START Collected data

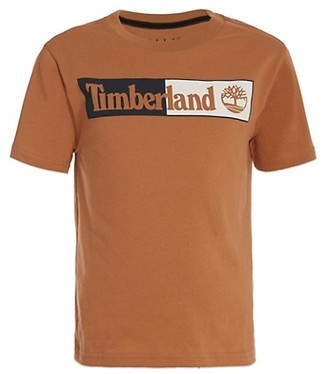 Timberland Boy's Half-N-Half T-Shirt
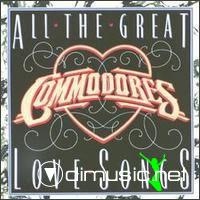 Commodores - All Great Love Songs (1984)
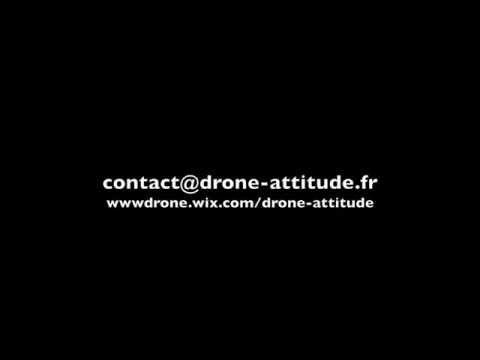 DRONE-ATTITUDE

END Collected data

* _What to work on_
Write out all the material above exactly, with no image carried over.

* _Response for this exercise_
 Timberland Boy's Half-N-Half T-Shirt
 Commodores - All Great Love Songs (1984)
 DRONE-ATTITUDE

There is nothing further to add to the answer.